Fabien Sanglard's Website

May 23th, 2013

Doom3 BFG Source Code Review: Multi-threading (Part 2 of 4) >>

Doom III engine was written from 2000 to 2004, at a time where most PC had only one CPU. Even though idTech4 architecture and design accounted for SMP machines, it ended up being a mono-threaded game at last minute (see my Q&A with John Carmack). Since then, things have changed a lot. This is well summarized by Microsoft article "Coding For Multiple Cores" :



   For years the performance of processors has increased steadily, and games and 
   other programs have reaped the benefits of this increasing power without having
   to do anything special.

   The rules have changed. The performance of single processor cores is now 
   increasing very slowly, if at all. However, the computing power available in a 
   typical computer or console continues to grow. The difference is that most of 
   this performance gain now comes from having multiple processor cores in a single 
   machine, often in a single chip.

   The increases in available processing power are just as dramatic as in the past, 
   but now developers have to write multi-threaded code in order to use this power.

The target platforms of Doom III BFG all feature multiple cores:

Xbox 360 hardware features one triple-core Xenon CPU. With simultaneous multi-threading the platform accounts for 6 logical cores.
PS3 hardware features one PPE and six SPEs.
PC hardware commonly features quad-core. With hyper-threading those platforms account for 8 logical cores.

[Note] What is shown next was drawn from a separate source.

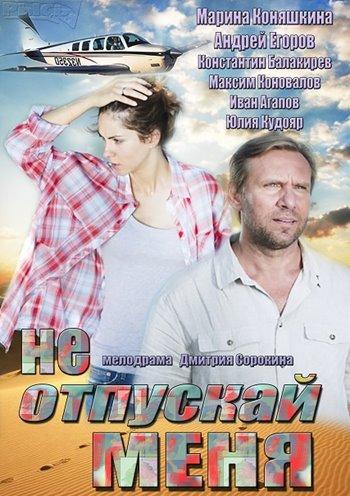 Не отпускай меня с1 / Не ме изпускай (2014)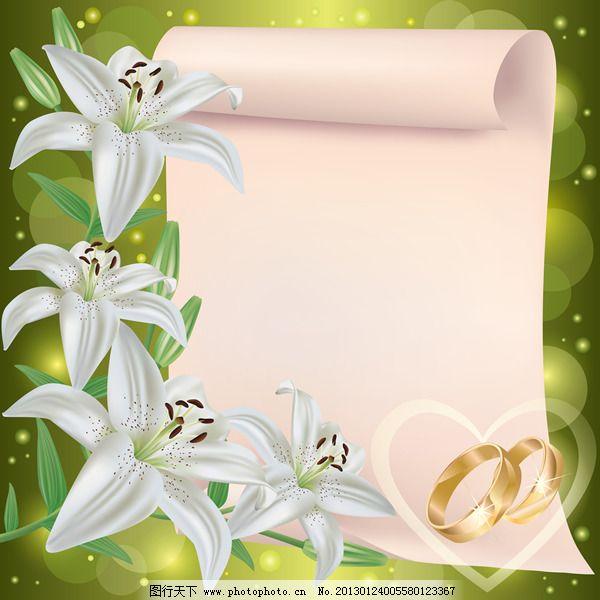 邀请函纸张装饰花纹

As a result, idTech4 has been boosted not only with multiple threads but also with idTech5 "Job Processing System" which harness multi-core machines.

Trivia : The Xbox One and PS4 hardware specs have been recently announced: Both will feature eight cores. An other strong indicator that in order to be relevant any game developer will have to be good at multi-threading programming.

Doom 3 BFG Threading Model

Doom3 BFG is heavily multi-threaded. On PC the game starts with three threads:

Thread dedicated to the Renderer Backend (Sends draw commands to GPU).
Thread dedicated to Game Logic and Renderer Frontend (Generates draw commands).
Thread dedicated to High frequency (250Hz) joystick sampling.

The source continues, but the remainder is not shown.